Home and Hearth
Tending the Fires of Psychosocial Changes
While it is generally agreed that family time nourishes the young, gives purpose to those in middle years and accompanies the elders, the reality is that family time competes with contemporary social trends such as increased use of social media, the reality of dispersed families, or contends with the need or wish of caregivers to work outside the home; all of which create a life-in-the-fast-lane pace of living. However, “hearth-time”, as a metaphor for a warm place to arrive at and feel a sense of belonging, is alive with potential in Aotearoa New Zealand. This paper aims to identify and highlight the potentials that support the benefits of the hearth and time spent together and, by reviewing the origins and purpose of the hearth, build awareness of already existing hearth potentials; including our consulting rooms and the hearth-tending dynamics that abide within. To support the notion that hearth and subsequent primacy of heartfelt experiences needs more centrality in our homes, communities and even our thinking, I will draw on and extrapolate from the Greek myth of Hestia, Virgin Goddess of the hearth, drawing parallels between the principles of the myth and the value our profession and cultures offer.
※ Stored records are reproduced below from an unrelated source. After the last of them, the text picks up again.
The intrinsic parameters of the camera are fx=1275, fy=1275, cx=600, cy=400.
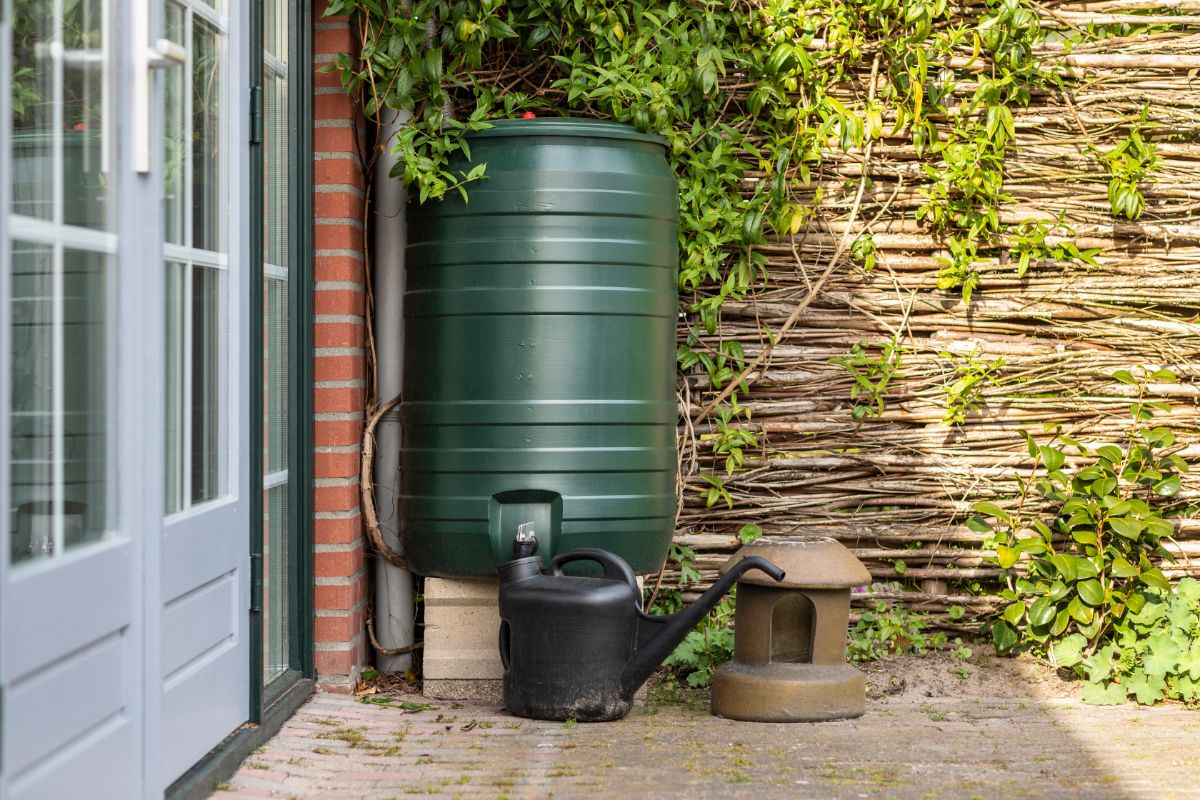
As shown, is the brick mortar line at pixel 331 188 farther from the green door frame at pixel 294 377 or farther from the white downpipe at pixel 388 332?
the white downpipe at pixel 388 332

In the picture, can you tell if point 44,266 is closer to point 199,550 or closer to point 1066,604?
point 199,550

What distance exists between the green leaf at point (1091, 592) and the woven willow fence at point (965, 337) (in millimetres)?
389

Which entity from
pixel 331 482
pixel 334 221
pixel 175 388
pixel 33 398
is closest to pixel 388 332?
pixel 334 221

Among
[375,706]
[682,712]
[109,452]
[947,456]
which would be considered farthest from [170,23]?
[947,456]

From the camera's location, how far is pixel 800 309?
154 inches

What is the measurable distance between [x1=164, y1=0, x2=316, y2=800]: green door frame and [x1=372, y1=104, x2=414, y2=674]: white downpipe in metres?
0.28

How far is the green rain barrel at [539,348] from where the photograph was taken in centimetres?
326

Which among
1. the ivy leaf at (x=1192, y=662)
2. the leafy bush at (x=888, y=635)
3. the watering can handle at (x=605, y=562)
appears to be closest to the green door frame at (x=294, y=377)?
the watering can handle at (x=605, y=562)

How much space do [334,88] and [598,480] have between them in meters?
1.26

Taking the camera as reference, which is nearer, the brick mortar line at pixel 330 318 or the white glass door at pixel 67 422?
the white glass door at pixel 67 422

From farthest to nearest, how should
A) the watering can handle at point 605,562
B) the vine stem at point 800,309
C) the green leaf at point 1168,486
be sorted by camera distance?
the vine stem at point 800,309 → the green leaf at point 1168,486 → the watering can handle at point 605,562

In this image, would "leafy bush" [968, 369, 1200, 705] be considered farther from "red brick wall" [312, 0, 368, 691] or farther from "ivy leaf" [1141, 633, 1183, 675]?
"red brick wall" [312, 0, 368, 691]

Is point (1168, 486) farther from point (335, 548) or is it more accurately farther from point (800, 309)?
point (335, 548)

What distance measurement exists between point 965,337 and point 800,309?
0.53 m
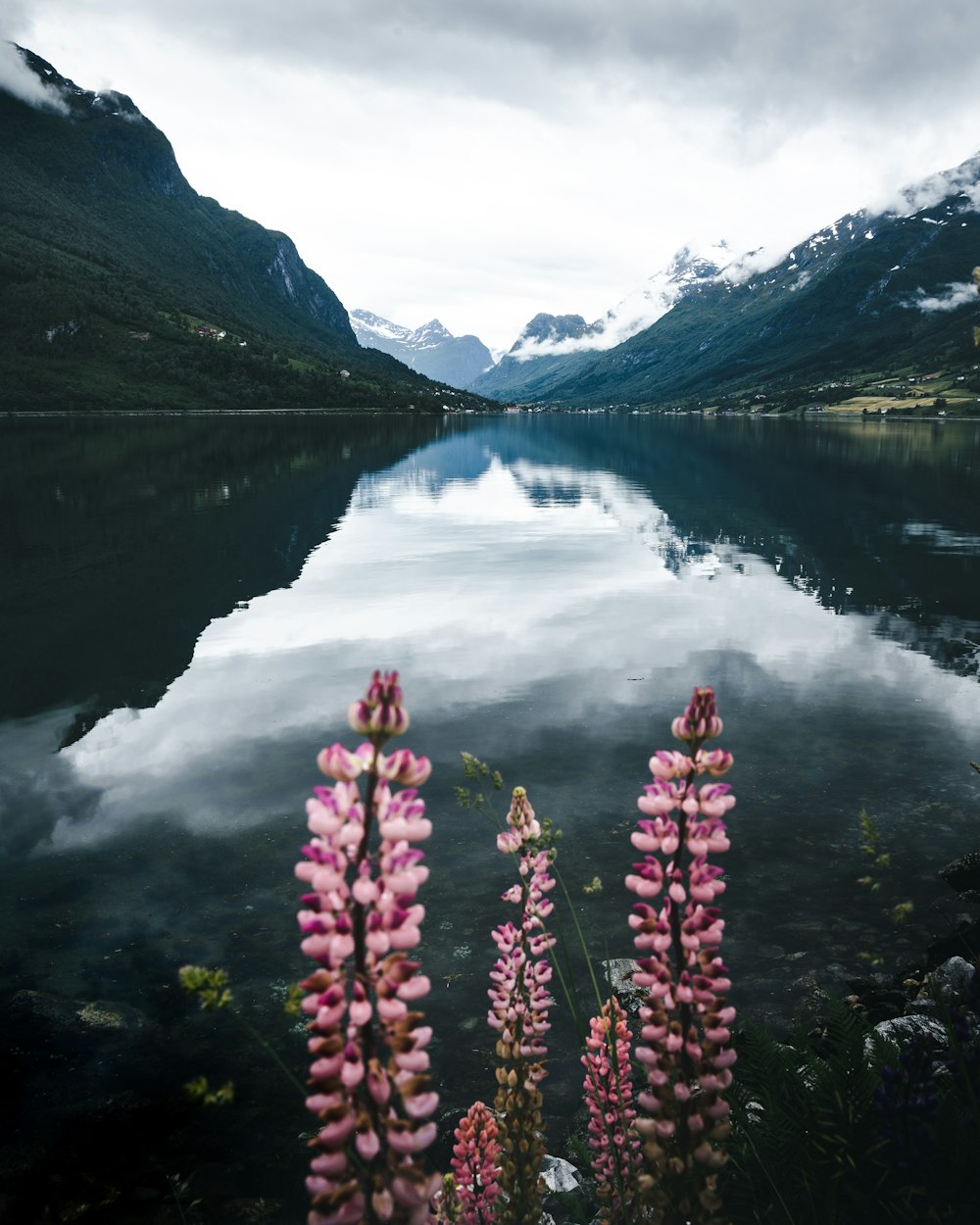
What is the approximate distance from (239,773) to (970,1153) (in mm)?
13563

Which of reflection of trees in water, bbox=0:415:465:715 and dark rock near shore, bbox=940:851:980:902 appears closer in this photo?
dark rock near shore, bbox=940:851:980:902

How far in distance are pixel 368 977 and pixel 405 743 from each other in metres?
15.0

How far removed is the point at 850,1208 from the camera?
5.12m

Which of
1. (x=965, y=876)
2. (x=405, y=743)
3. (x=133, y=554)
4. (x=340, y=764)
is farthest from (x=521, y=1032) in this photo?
(x=133, y=554)

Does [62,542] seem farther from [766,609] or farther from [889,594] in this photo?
[889,594]

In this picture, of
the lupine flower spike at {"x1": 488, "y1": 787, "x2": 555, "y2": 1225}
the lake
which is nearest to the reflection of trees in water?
the lake

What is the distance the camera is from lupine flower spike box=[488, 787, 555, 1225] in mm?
5398

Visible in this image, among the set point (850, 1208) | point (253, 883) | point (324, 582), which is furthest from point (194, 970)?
point (324, 582)

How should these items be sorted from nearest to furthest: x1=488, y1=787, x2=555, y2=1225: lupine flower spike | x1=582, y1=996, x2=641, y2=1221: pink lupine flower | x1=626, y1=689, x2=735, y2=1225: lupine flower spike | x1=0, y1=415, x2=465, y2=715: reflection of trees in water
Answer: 1. x1=626, y1=689, x2=735, y2=1225: lupine flower spike
2. x1=488, y1=787, x2=555, y2=1225: lupine flower spike
3. x1=582, y1=996, x2=641, y2=1221: pink lupine flower
4. x1=0, y1=415, x2=465, y2=715: reflection of trees in water

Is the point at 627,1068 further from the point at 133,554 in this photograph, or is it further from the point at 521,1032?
the point at 133,554

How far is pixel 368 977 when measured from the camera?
2.99 meters

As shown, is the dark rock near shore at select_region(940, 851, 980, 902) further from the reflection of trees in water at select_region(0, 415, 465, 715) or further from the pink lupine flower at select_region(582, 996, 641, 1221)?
the reflection of trees in water at select_region(0, 415, 465, 715)

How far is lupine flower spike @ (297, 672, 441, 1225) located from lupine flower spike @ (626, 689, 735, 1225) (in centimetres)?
118

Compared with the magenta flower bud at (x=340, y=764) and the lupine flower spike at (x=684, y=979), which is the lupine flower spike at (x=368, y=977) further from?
the lupine flower spike at (x=684, y=979)
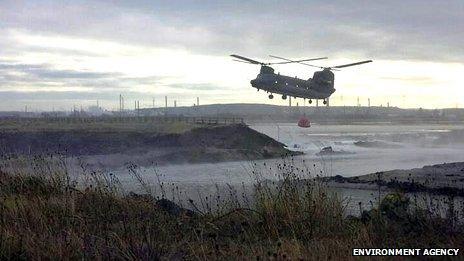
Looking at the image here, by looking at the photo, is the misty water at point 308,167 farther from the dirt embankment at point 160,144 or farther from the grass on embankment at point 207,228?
the dirt embankment at point 160,144

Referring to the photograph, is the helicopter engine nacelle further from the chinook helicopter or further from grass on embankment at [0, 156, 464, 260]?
grass on embankment at [0, 156, 464, 260]

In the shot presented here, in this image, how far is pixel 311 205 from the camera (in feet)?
29.8

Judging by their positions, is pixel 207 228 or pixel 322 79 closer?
pixel 207 228

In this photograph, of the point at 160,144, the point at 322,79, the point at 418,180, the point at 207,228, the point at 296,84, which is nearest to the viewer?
the point at 207,228

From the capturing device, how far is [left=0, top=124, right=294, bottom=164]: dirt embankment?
49750 mm

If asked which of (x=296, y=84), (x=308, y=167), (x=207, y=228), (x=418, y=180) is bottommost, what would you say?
(x=418, y=180)

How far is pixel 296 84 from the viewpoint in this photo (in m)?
37.9

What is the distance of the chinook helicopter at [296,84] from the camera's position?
36.8 m

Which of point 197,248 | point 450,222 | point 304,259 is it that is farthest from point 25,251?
point 450,222

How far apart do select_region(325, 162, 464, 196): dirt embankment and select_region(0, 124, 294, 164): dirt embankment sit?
1898 centimetres

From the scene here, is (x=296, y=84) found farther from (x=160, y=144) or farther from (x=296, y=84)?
(x=160, y=144)

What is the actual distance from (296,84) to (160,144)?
20923 mm

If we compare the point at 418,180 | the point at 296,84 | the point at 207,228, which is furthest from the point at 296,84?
the point at 207,228

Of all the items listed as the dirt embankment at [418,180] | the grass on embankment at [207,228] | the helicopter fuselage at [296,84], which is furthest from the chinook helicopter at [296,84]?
the grass on embankment at [207,228]
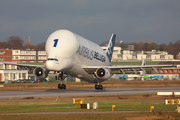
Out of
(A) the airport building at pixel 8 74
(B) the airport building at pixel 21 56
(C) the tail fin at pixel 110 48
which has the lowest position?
(A) the airport building at pixel 8 74

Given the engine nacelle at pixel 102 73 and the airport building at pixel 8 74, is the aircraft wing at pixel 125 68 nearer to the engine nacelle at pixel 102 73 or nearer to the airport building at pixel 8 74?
the engine nacelle at pixel 102 73

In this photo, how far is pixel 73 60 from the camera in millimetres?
41750

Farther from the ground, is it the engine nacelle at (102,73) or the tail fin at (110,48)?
the tail fin at (110,48)

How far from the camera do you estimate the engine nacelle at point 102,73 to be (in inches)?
1744

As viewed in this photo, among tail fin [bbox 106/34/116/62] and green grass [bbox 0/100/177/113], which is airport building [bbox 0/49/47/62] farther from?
green grass [bbox 0/100/177/113]

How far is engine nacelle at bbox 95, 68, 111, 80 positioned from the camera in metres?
44.3

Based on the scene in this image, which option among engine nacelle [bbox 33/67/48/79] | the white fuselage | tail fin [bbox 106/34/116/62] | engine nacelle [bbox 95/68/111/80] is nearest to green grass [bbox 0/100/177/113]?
the white fuselage

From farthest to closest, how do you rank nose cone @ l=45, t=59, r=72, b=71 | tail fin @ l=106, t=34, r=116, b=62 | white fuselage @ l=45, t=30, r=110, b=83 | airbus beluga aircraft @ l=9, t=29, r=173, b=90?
tail fin @ l=106, t=34, r=116, b=62 → airbus beluga aircraft @ l=9, t=29, r=173, b=90 → white fuselage @ l=45, t=30, r=110, b=83 → nose cone @ l=45, t=59, r=72, b=71

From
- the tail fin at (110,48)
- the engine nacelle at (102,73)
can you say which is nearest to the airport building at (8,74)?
the tail fin at (110,48)

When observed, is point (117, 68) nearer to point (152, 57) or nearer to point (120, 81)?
point (120, 81)

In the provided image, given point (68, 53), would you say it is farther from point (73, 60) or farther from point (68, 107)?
point (68, 107)

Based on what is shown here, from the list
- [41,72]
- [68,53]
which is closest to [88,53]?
[68,53]

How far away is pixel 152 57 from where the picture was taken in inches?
7736

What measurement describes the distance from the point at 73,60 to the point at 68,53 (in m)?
1.60
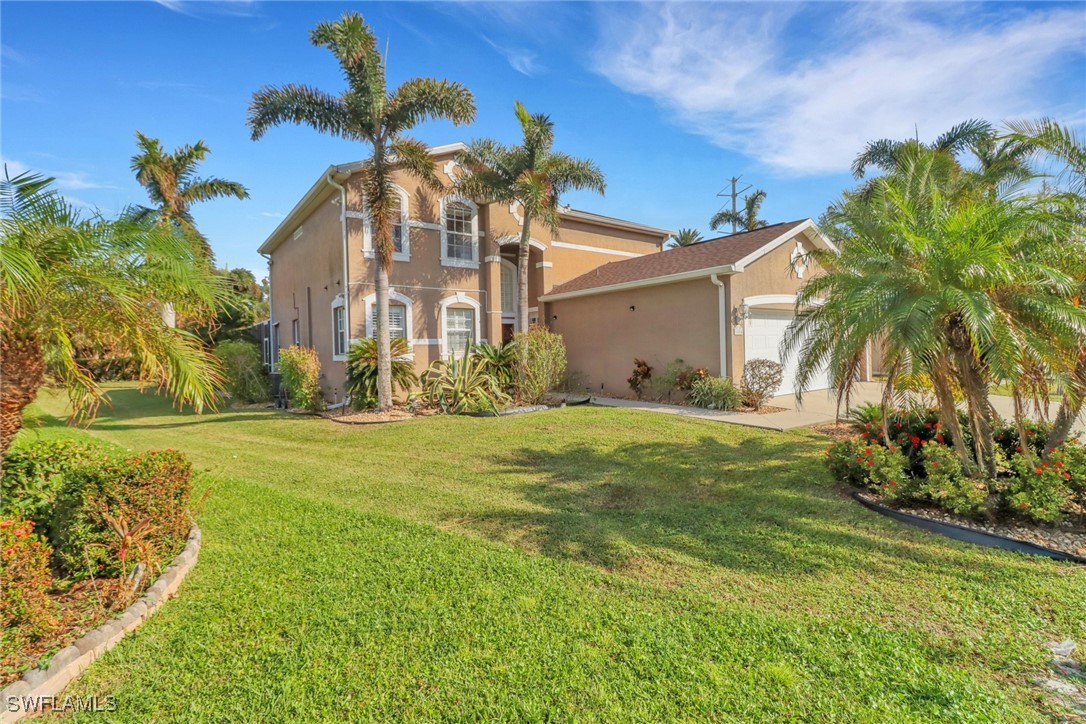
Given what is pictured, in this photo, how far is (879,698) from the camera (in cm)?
272

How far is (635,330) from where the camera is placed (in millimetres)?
15836

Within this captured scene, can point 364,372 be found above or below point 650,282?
below

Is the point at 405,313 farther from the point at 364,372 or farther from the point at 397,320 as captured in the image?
the point at 364,372

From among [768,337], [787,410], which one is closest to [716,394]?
[787,410]

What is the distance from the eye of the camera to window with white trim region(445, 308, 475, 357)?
1641cm

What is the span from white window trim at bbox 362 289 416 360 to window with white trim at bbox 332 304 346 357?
31.5 inches

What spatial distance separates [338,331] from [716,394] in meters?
11.8

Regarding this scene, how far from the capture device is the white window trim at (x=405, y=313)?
14758 millimetres

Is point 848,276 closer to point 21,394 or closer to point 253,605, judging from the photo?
point 253,605

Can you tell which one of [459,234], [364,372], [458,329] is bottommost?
[364,372]

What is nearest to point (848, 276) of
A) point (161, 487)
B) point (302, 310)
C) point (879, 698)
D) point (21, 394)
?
point (879, 698)

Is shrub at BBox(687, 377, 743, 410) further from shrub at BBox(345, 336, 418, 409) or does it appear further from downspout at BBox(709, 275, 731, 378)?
shrub at BBox(345, 336, 418, 409)

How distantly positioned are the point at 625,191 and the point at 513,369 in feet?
26.4

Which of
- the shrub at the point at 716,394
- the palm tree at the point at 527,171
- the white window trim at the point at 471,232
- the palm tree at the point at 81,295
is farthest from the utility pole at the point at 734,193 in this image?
the palm tree at the point at 81,295
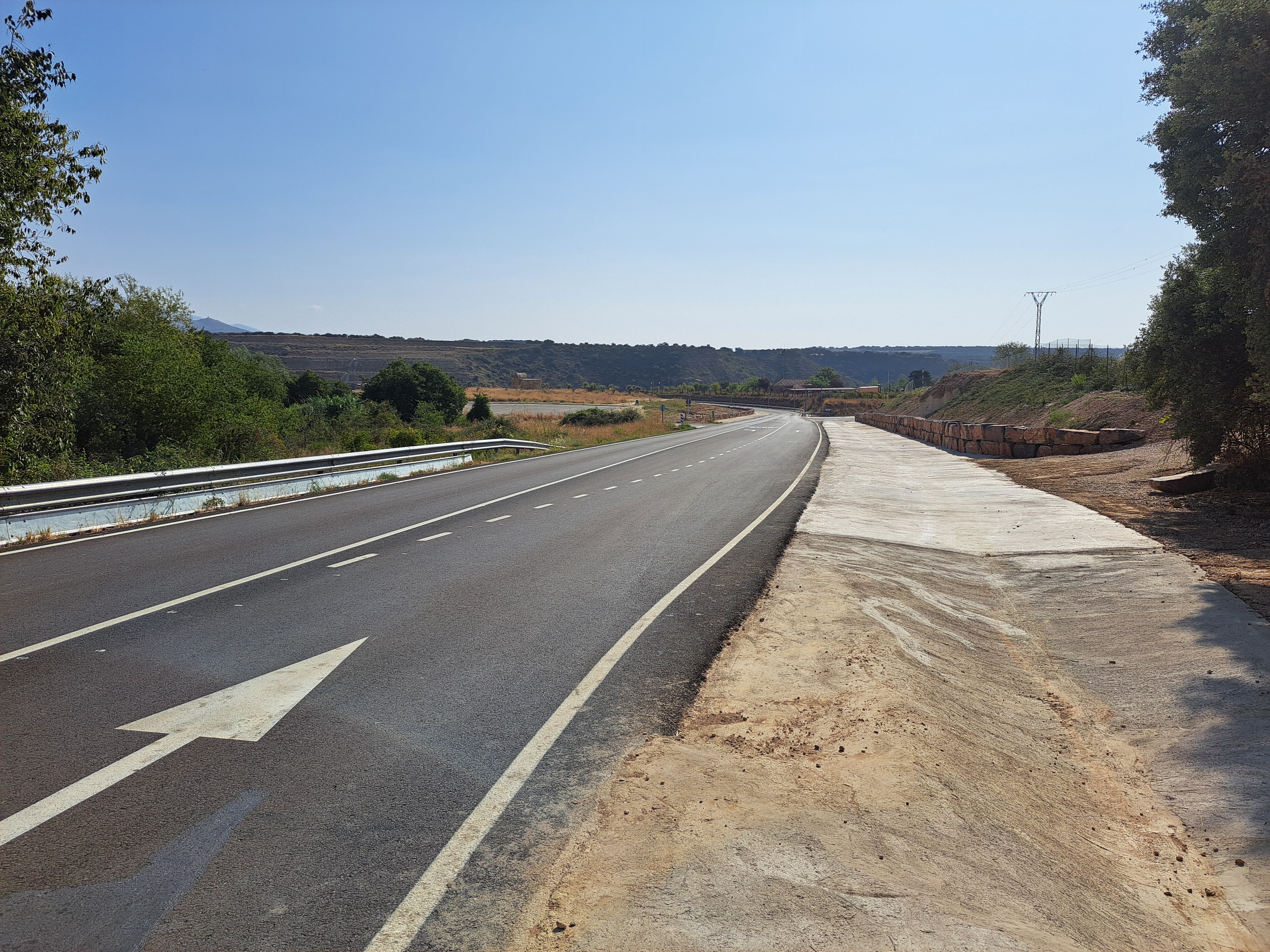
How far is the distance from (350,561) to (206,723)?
541 cm

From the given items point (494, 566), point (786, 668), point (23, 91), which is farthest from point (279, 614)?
point (23, 91)

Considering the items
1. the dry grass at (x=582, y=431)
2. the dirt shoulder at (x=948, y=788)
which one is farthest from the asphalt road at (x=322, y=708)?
the dry grass at (x=582, y=431)

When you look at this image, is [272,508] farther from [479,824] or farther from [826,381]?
[826,381]

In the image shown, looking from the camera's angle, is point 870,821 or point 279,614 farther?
point 279,614

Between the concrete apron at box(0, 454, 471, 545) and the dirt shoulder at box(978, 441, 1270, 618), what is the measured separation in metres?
14.7

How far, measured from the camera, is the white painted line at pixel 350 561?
32.7 feet

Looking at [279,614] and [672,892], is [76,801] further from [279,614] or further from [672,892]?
[279,614]

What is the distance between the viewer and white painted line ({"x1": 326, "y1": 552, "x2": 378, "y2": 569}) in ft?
32.7

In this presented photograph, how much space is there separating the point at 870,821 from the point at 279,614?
5.70 metres

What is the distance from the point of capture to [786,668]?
6.55m

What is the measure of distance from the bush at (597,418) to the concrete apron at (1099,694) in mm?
51253

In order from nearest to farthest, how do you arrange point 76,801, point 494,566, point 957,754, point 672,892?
point 672,892
point 76,801
point 957,754
point 494,566

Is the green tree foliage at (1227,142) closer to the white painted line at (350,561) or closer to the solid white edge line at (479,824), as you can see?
the solid white edge line at (479,824)

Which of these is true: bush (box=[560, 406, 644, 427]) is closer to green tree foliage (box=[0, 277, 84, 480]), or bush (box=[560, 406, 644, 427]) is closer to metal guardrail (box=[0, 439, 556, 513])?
metal guardrail (box=[0, 439, 556, 513])
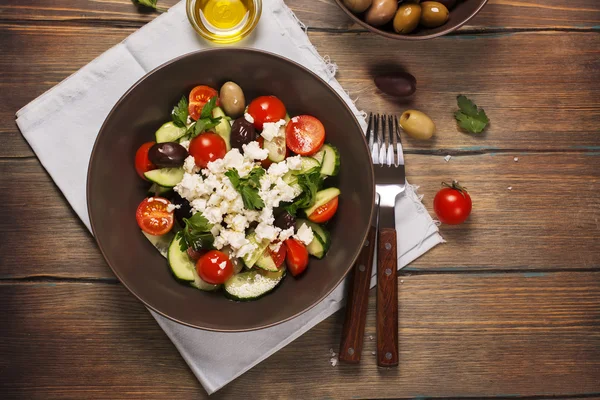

Ahakoa, ki tā te nuinga, e whakaaehia ana ko te wā o te whānau te wā poipoihia ai ngā kōhungahunga, whai hua ai ngā pākeke, whai takahoa ai ngā kuia, koroua, ki te āta matawaihia e whakataetae kē ana tēnei wā ki ngā mahi omaoma haeretanga ki te whai oranga i roto i tēnei ao hurihuri. Heoi anō, kua whakaritea he “wā takuahi” hai wāhi taunga mahana kia rongo ai i te kiritau o te tūrangawaewae, e torohū ake ana i Aotearoa nei. Ko te whāinga a tēnei pepa he tohu kātahi ka whakahira ake i ngā torohūnga tautoko i ngā painga o tēnei wāhi arā te takuahi, me te wā noho tahi ai. Mā te tātari haeretanga i ngā tīmatatanga me ngā take o te takuahi e whakarahi ake ngā rongo o ngā huanga takuahi me ō tātau wāhi haumanu me ōna whakahaerenga takuahi. Hai tautoko ake i te whakaaro ko te tauahi me te hiranga o ngā wheako manawapā whakaarahia ake me whai wāhi ki waenganui i ō tātau kāinga, hāpori me ō tātau whakaaro hoki. Ka huri au ki te pūrākau a ngā Kiriki mō Hētia te Atua Puhi o te takuahi, hai whakaatu i ngā ōritenga i waenga i ngā mātāpono o te pūrākau me te ūara o tō tātau ūmangae me o tātau ahurei.